Copy every item below word for word, without the pictures.

* * * *

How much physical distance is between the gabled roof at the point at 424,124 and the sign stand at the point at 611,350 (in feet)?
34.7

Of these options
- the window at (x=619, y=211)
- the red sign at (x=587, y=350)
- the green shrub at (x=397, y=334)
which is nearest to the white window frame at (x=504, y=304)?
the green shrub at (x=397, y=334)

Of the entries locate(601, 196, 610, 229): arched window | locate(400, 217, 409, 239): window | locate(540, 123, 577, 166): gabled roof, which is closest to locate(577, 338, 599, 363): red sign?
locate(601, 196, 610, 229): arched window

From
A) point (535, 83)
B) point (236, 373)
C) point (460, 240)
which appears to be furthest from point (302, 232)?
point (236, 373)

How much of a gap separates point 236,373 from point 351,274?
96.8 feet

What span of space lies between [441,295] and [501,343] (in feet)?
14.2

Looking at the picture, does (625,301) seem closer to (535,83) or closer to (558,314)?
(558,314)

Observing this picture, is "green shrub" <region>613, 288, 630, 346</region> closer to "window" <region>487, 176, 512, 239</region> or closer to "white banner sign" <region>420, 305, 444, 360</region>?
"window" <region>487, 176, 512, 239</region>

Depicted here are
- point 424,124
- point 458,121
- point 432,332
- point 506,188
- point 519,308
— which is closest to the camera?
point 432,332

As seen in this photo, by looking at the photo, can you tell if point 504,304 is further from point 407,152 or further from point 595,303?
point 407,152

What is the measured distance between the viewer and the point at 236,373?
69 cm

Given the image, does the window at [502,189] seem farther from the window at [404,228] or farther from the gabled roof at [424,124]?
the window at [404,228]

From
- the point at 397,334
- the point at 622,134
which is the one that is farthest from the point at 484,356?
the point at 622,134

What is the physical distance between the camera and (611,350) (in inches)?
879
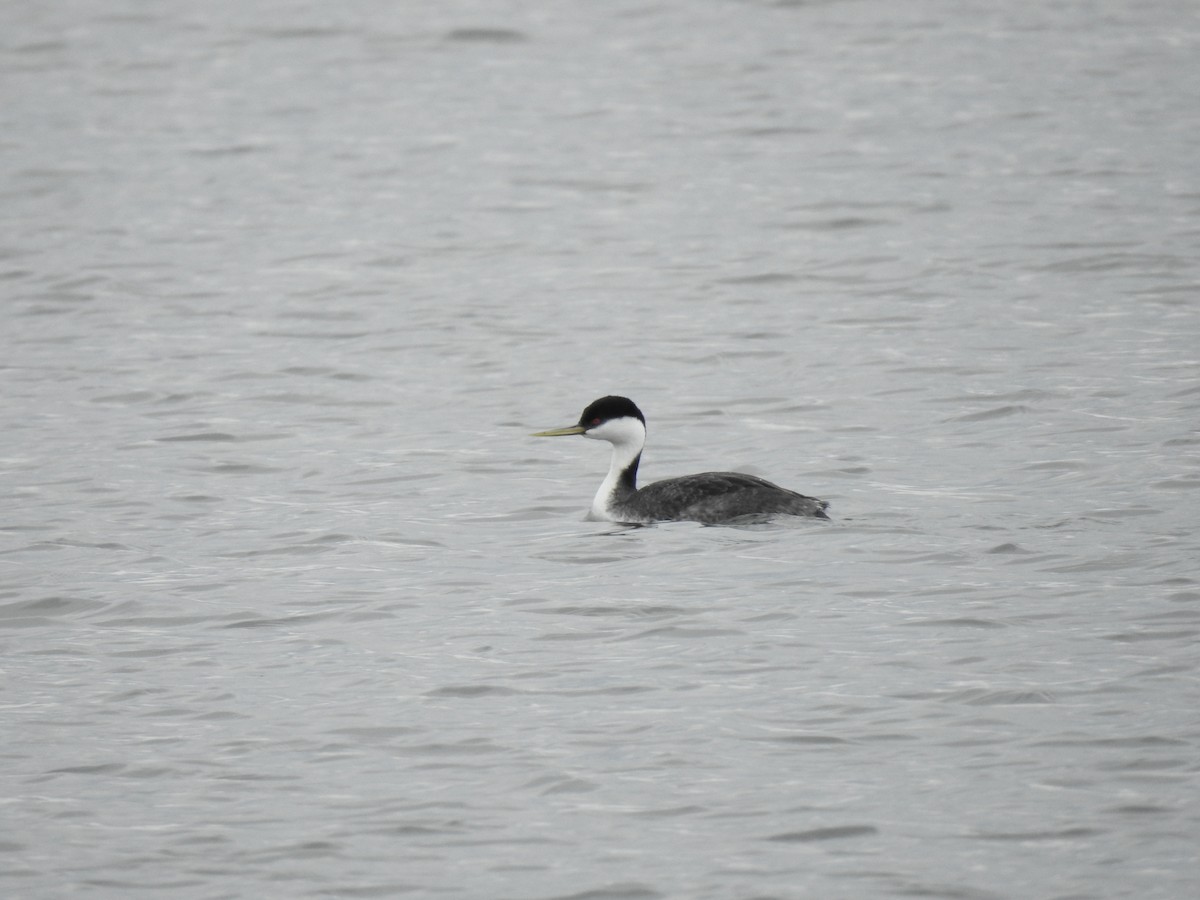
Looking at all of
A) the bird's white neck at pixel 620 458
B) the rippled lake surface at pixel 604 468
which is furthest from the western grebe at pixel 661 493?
the rippled lake surface at pixel 604 468

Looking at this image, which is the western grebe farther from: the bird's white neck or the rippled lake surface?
the rippled lake surface

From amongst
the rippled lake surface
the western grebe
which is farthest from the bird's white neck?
the rippled lake surface

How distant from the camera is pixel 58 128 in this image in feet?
92.6

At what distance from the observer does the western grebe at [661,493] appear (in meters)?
12.2

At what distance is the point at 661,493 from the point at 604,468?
204 cm

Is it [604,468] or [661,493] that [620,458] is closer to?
[661,493]

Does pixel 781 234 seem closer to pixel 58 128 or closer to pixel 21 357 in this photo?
pixel 21 357

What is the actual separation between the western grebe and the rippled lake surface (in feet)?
0.62

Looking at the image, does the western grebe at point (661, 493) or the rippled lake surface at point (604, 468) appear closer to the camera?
the rippled lake surface at point (604, 468)

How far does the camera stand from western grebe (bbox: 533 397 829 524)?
12195 millimetres

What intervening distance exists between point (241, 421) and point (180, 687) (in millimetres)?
6334

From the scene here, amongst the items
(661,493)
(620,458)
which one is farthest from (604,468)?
(661,493)

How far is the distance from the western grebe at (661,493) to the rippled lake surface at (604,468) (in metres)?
0.19

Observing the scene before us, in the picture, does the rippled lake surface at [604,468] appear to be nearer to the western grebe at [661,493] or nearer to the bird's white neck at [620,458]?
the western grebe at [661,493]
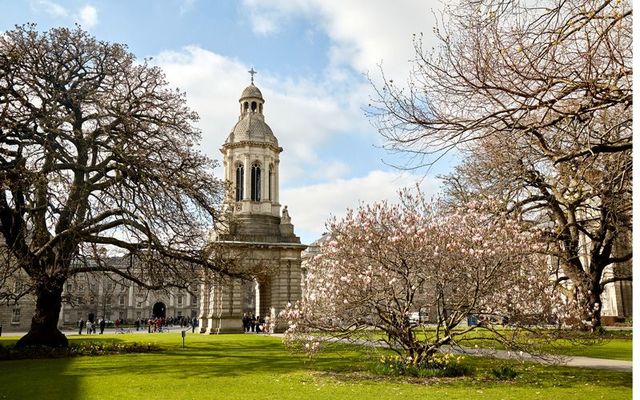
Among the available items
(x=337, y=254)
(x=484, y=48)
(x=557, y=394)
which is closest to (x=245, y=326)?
(x=337, y=254)

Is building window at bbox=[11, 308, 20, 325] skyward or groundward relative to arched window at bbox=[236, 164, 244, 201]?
groundward

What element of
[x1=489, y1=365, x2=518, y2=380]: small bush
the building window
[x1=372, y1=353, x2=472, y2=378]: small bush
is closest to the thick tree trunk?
[x1=372, y1=353, x2=472, y2=378]: small bush

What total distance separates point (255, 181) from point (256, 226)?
13.3 feet

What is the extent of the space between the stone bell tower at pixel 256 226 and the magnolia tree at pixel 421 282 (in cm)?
2358

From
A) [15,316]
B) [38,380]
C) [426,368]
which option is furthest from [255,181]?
[15,316]

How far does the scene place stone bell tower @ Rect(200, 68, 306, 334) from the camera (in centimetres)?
3997

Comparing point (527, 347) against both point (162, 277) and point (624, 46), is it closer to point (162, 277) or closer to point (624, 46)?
point (624, 46)

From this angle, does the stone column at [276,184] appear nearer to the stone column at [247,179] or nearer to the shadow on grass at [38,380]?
the stone column at [247,179]

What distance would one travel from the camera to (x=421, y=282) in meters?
14.1

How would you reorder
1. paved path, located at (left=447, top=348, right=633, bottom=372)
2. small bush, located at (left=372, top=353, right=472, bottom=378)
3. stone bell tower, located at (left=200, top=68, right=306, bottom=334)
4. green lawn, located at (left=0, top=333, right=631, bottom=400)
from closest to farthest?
green lawn, located at (left=0, top=333, right=631, bottom=400) < small bush, located at (left=372, top=353, right=472, bottom=378) < paved path, located at (left=447, top=348, right=633, bottom=372) < stone bell tower, located at (left=200, top=68, right=306, bottom=334)

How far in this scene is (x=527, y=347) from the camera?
544 inches

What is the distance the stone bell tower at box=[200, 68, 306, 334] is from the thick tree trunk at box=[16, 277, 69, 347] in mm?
15660

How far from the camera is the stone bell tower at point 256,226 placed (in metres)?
40.0

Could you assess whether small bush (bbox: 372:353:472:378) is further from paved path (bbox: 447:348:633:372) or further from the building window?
the building window
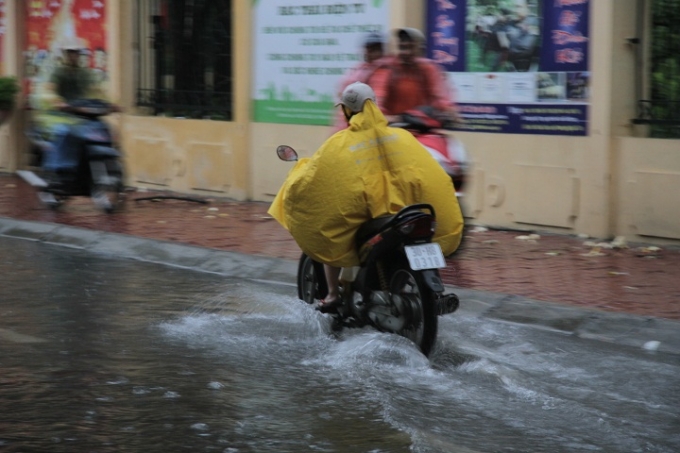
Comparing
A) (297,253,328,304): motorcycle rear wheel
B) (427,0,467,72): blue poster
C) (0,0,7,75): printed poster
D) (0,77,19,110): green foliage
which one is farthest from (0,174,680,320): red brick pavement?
(0,0,7,75): printed poster

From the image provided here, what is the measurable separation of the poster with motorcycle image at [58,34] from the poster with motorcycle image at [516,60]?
595cm

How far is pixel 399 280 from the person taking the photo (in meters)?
6.45

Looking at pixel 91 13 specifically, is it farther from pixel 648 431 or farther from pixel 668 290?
pixel 648 431

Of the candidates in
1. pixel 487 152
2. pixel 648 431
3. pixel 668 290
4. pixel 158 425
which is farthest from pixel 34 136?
pixel 648 431

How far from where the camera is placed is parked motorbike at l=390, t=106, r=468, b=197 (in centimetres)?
858

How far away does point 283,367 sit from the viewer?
617 centimetres

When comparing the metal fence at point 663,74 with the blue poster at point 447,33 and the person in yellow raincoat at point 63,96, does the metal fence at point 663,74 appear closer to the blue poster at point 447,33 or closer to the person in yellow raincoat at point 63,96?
the blue poster at point 447,33

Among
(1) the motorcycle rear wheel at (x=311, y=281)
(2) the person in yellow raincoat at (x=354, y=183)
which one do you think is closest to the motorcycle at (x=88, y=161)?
(1) the motorcycle rear wheel at (x=311, y=281)

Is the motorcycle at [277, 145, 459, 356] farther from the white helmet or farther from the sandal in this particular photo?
the white helmet

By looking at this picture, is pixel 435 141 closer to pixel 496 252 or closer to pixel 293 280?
pixel 293 280

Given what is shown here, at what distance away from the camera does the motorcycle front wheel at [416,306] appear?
20.2ft

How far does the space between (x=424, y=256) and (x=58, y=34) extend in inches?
491

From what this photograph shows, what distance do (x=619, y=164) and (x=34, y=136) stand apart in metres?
6.68

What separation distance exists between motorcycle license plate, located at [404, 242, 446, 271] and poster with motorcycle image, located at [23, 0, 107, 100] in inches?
416
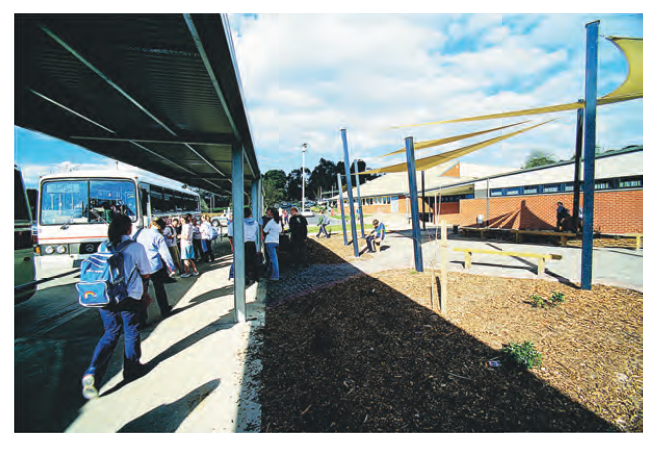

* * * *

#### FINAL RESULT
How much physical distance is between the gabled roof at the point at 424,124 and the sign stand at the point at 611,350 (in feet)?
34.7

Of these options
- the window at (x=619, y=211)
- the red sign at (x=587, y=350)
- the green shrub at (x=397, y=334)
which is nearest to the white window frame at (x=504, y=304)?
the green shrub at (x=397, y=334)

Of the entries locate(601, 196, 610, 229): arched window | locate(400, 217, 409, 239): window | locate(540, 123, 577, 166): gabled roof, which is closest to locate(577, 338, 599, 363): red sign?
locate(601, 196, 610, 229): arched window

From
A) point (535, 83)
B) point (236, 373)
C) point (460, 240)
which appears to be furthest from point (302, 232)?
point (236, 373)

How much of a gap separates point 236,373 from point 351,274?
96.8 feet

What span of space lies between [441,295] and [501,343] (in feet)?
14.2

Looking at the picture, does (625,301) seem closer to (535,83) or closer to (558,314)?
(558,314)

Observing this picture, is "green shrub" <region>613, 288, 630, 346</region> closer to "window" <region>487, 176, 512, 239</region> or closer to "white banner sign" <region>420, 305, 444, 360</region>?
"window" <region>487, 176, 512, 239</region>

Depicted here are
- point 424,124
- point 458,121
- point 432,332
- point 506,188
- point 519,308
— which is closest to the camera?
point 432,332

As seen in this photo, by looking at the photo, can you tell if point 504,304 is further from point 407,152 or further from point 595,303?
point 407,152

What is the measured distance between the viewer and the point at 236,373?
69 cm

Given the image, does the window at [502,189] seem farther from the window at [404,228] or farther from the gabled roof at [424,124]?
the window at [404,228]

From
- the point at 397,334
- the point at 622,134
which is the one that is farthest from the point at 484,356?
the point at 622,134

What is the physical distance between the camera and (611,350) (in inches)?
879
Looking at all of
A) the bird's white neck at pixel 620 458
B) the rippled lake surface at pixel 604 468
which is furthest from the western grebe at pixel 661 493?
the rippled lake surface at pixel 604 468

Looking at this image, which is the western grebe farther from: the bird's white neck or the rippled lake surface?
the rippled lake surface

From amongst
the rippled lake surface
the western grebe
which is farthest from the bird's white neck?
the rippled lake surface

How distant from the camera is pixel 58 128 in this image in feet?
92.6

At what distance from the observer does the western grebe at [661,493] appear (in meters)?
12.2

At what distance is the point at 661,493 from the point at 604,468?
204 cm

Is it [604,468] or [661,493] that [620,458] is closer to?
[661,493]

Does pixel 781 234 seem closer to pixel 58 128 or closer to pixel 21 357 in this photo?
pixel 21 357

What is the actual separation between the western grebe and the rippled lake surface (in feet)?
0.62

Looking at the image, does the western grebe at point (661, 493) or the rippled lake surface at point (604, 468) appear closer to the camera?
the rippled lake surface at point (604, 468)

How far does the camera stand from western grebe (bbox: 533 397 829 524)?
12195 millimetres

What intervening distance exists between point (241, 421) and point (180, 687) (in millimetres)?
6334

From the scene here, amongst the items
(661,493)
(620,458)
which one is farthest from (604,468)?
(661,493)

How far is the distance from the western grebe at (661,493) to the rippled lake surface at (604,468) (in metres)?
0.19

Observing the scene before us, in the picture, does the rippled lake surface at [604,468] appear to be nearer to the western grebe at [661,493] or nearer to the bird's white neck at [620,458]?
the western grebe at [661,493]
Among the available items
(x=337, y=254)
(x=484, y=48)
(x=557, y=394)
which is closest to (x=245, y=326)?
(x=337, y=254)

Is building window at bbox=[11, 308, 20, 325] skyward or groundward relative to arched window at bbox=[236, 164, 244, 201]?
groundward

What element of
[x1=489, y1=365, x2=518, y2=380]: small bush
the building window
[x1=372, y1=353, x2=472, y2=378]: small bush
is closest to the thick tree trunk?
[x1=372, y1=353, x2=472, y2=378]: small bush

What total distance separates point (255, 181) from point (256, 226)?
13.3 feet

What is the extent of the space between the stone bell tower at pixel 256 226 and the magnolia tree at pixel 421 282 (in cm)?
2358

From
A) [15,316]
B) [38,380]
C) [426,368]
which option is furthest from [255,181]?
[15,316]

How far does the scene place stone bell tower @ Rect(200, 68, 306, 334) from the camera (in centimetres)?
3997

Comparing point (527, 347) against both point (162, 277) and point (624, 46), is it closer to point (162, 277) or closer to point (624, 46)?
point (624, 46)

From this angle, does the stone column at [276,184] appear nearer to the stone column at [247,179] or nearer to the shadow on grass at [38,380]?
the stone column at [247,179]

What distance would one travel from the camera to (x=421, y=282) in meters?
14.1

How would you reorder
1. paved path, located at (left=447, top=348, right=633, bottom=372)
2. small bush, located at (left=372, top=353, right=472, bottom=378)
3. stone bell tower, located at (left=200, top=68, right=306, bottom=334)
4. green lawn, located at (left=0, top=333, right=631, bottom=400)
from closest to farthest?
green lawn, located at (left=0, top=333, right=631, bottom=400) < small bush, located at (left=372, top=353, right=472, bottom=378) < paved path, located at (left=447, top=348, right=633, bottom=372) < stone bell tower, located at (left=200, top=68, right=306, bottom=334)

How far in this scene is (x=527, y=347) from the camera?
544 inches

What is the distance the stone bell tower at box=[200, 68, 306, 334] is from the thick tree trunk at box=[16, 277, 69, 347] in mm?
15660

How far from the camera is the stone bell tower at point 256,226 placed (in metres)?
40.0

Could you assess whether small bush (bbox: 372:353:472:378) is further from paved path (bbox: 447:348:633:372) or further from the building window?
the building window
Comparing
A) (297,253,328,304): motorcycle rear wheel
B) (427,0,467,72): blue poster
C) (0,0,7,75): printed poster
D) (0,77,19,110): green foliage
which one is farthest from (0,174,680,320): red brick pavement?
(0,0,7,75): printed poster

From the image provided here, what is the measurable separation of the poster with motorcycle image at [58,34] from the poster with motorcycle image at [516,60]?
595cm

How far is pixel 399 280 from the person taking the photo (in meters)?
6.45

Looking at pixel 91 13 specifically, is it farther from pixel 648 431 or farther from pixel 668 290?
pixel 648 431

Of the candidates in
1. pixel 487 152
2. pixel 648 431
3. pixel 668 290
4. pixel 158 425
which is farthest from pixel 34 136?
pixel 648 431

How far from where the camera is placed is parked motorbike at l=390, t=106, r=468, b=197 (in centimetres)?
858

How far away does point 283,367 sit from the viewer?
617 centimetres

When comparing the metal fence at point 663,74 with the blue poster at point 447,33 and the person in yellow raincoat at point 63,96, does the metal fence at point 663,74 appear closer to the blue poster at point 447,33 or closer to the person in yellow raincoat at point 63,96?
the blue poster at point 447,33

Among
(1) the motorcycle rear wheel at (x=311, y=281)
(2) the person in yellow raincoat at (x=354, y=183)
which one do you think is closest to the motorcycle at (x=88, y=161)?
(1) the motorcycle rear wheel at (x=311, y=281)

Is the motorcycle at [277, 145, 459, 356] farther from the white helmet or farther from the sandal in this particular photo?
the white helmet

By looking at this picture, is pixel 435 141 closer to pixel 496 252 or closer to pixel 293 280?
pixel 293 280

Given what is shown here, at what distance away from the camera does the motorcycle front wheel at [416,306] appear?
20.2ft

How far does the space between (x=424, y=256) and (x=58, y=34) extend in inches?
491

From what this photograph shows, what distance do (x=619, y=164) and (x=34, y=136) stand apart in metres?
6.68

What separation distance exists between motorcycle license plate, located at [404, 242, 446, 271] and poster with motorcycle image, located at [23, 0, 107, 100] in inches?
416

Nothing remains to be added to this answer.